=== What you will do ===
All of the records are to be copied out exactly, with nothing left out.
· · · · ·
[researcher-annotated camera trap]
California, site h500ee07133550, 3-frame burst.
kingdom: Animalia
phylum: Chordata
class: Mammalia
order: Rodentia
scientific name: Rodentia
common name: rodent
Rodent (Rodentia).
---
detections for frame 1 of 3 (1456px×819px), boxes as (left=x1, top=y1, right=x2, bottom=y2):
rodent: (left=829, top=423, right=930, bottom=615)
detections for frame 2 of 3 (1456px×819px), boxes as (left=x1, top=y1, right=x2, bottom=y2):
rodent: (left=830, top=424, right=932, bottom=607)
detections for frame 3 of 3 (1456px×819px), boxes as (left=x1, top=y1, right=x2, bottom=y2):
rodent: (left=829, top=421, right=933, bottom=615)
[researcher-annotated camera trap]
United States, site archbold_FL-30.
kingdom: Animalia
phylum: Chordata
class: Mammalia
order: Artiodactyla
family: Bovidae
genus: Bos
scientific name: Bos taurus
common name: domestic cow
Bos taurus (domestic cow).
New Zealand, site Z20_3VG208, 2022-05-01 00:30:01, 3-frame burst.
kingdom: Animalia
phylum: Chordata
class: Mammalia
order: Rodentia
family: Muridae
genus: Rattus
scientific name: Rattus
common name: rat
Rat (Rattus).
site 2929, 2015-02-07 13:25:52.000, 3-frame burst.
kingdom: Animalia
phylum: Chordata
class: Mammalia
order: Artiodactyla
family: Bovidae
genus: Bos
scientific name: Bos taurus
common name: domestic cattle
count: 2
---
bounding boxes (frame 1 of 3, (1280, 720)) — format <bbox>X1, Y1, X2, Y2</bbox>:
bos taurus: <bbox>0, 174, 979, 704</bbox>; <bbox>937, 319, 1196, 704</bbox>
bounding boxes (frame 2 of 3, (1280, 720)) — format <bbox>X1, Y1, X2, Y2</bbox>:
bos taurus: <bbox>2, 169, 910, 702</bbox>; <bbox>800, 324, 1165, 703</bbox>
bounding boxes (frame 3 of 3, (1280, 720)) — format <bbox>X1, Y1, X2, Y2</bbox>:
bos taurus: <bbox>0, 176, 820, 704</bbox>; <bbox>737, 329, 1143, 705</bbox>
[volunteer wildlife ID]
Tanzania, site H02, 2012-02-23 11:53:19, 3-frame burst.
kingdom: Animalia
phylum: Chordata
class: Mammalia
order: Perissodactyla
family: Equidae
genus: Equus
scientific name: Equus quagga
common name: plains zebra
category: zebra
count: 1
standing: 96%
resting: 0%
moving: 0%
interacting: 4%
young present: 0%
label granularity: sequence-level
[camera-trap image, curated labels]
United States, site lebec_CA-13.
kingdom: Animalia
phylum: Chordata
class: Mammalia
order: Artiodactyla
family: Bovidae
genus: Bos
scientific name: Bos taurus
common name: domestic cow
· · · · ·
=== Response to the exercise ===
[researcher-annotated camera trap]
California, site h500ee07133550, 3-frame burst.
kingdom: Animalia
phylum: Chordata
class: Mammalia
order: Rodentia
scientific name: Rodentia
common name: rodent
Rodent (Rodentia).
---
detections for frame 1 of 3 (1456px×819px), boxes as (left=x1, top=y1, right=x2, bottom=y2):
rodent: (left=829, top=423, right=930, bottom=615)
detections for frame 2 of 3 (1456px×819px), boxes as (left=x1, top=y1, right=x2, bottom=y2):
rodent: (left=830, top=424, right=932, bottom=607)
detections for frame 3 of 3 (1456px×819px), boxes as (left=x1, top=y1, right=x2, bottom=y2):
rodent: (left=829, top=421, right=933, bottom=615)
[researcher-annotated camera trap]
United States, site archbold_FL-30.
kingdom: Animalia
phylum: Chordata
class: Mammalia
order: Artiodactyla
family: Bovidae
genus: Bos
scientific name: Bos taurus
common name: domestic cow
Bos taurus (domestic cow).
New Zealand, site Z20_3VG208, 2022-05-01 00:30:01, 3-frame burst.
kingdom: Animalia
phylum: Chordata
class: Mammalia
order: Rodentia
family: Muridae
genus: Rattus
scientific name: Rattus
common name: rat
Rat (Rattus).
site 2929, 2015-02-07 13:25:52.000, 3-frame burst.
kingdom: Animalia
phylum: Chordata
class: Mammalia
order: Artiodactyla
family: Bovidae
genus: Bos
scientific name: Bos taurus
common name: domestic cattle
count: 2
---
bounding boxes (frame 1 of 3, (1280, 720)) — format <bbox>X1, Y1, X2, Y2</bbox>:
bos taurus: <bbox>0, 174, 979, 704</bbox>; <bbox>937, 319, 1196, 704</bbox>
bounding boxes (frame 2 of 3, (1280, 720)) — format <bbox>X1, Y1, X2, Y2</bbox>:
bos taurus: <bbox>2, 169, 910, 702</bbox>; <bbox>800, 324, 1165, 703</bbox>
bounding boxes (frame 3 of 3, (1280, 720)) — format <bbox>X1, Y1, X2, Y2</bbox>:
bos taurus: <bbox>0, 176, 820, 704</bbox>; <bbox>737, 329, 1143, 705</bbox>
[volunteer wildlife ID]
Tanzania, site H02, 2012-02-23 11:53:19, 3-frame burst.
kingdom: Animalia
phylum: Chordata
class: Mammalia
order: Perissodactyla
family: Equidae
genus: Equus
scientific name: Equus quagga
common name: plains zebra
category: zebra
count: 1
standing: 96%
resting: 0%
moving: 0%
interacting: 4%
young present: 0%
label granularity: sequence-level
[camera-trap image, curated labels]
United States, site lebec_CA-13.
kingdom: Animalia
phylum: Chordata
class: Mammalia
order: Artiodactyla
family: Bovidae
genus: Bos
scientific name: Bos taurus
common name: domestic cow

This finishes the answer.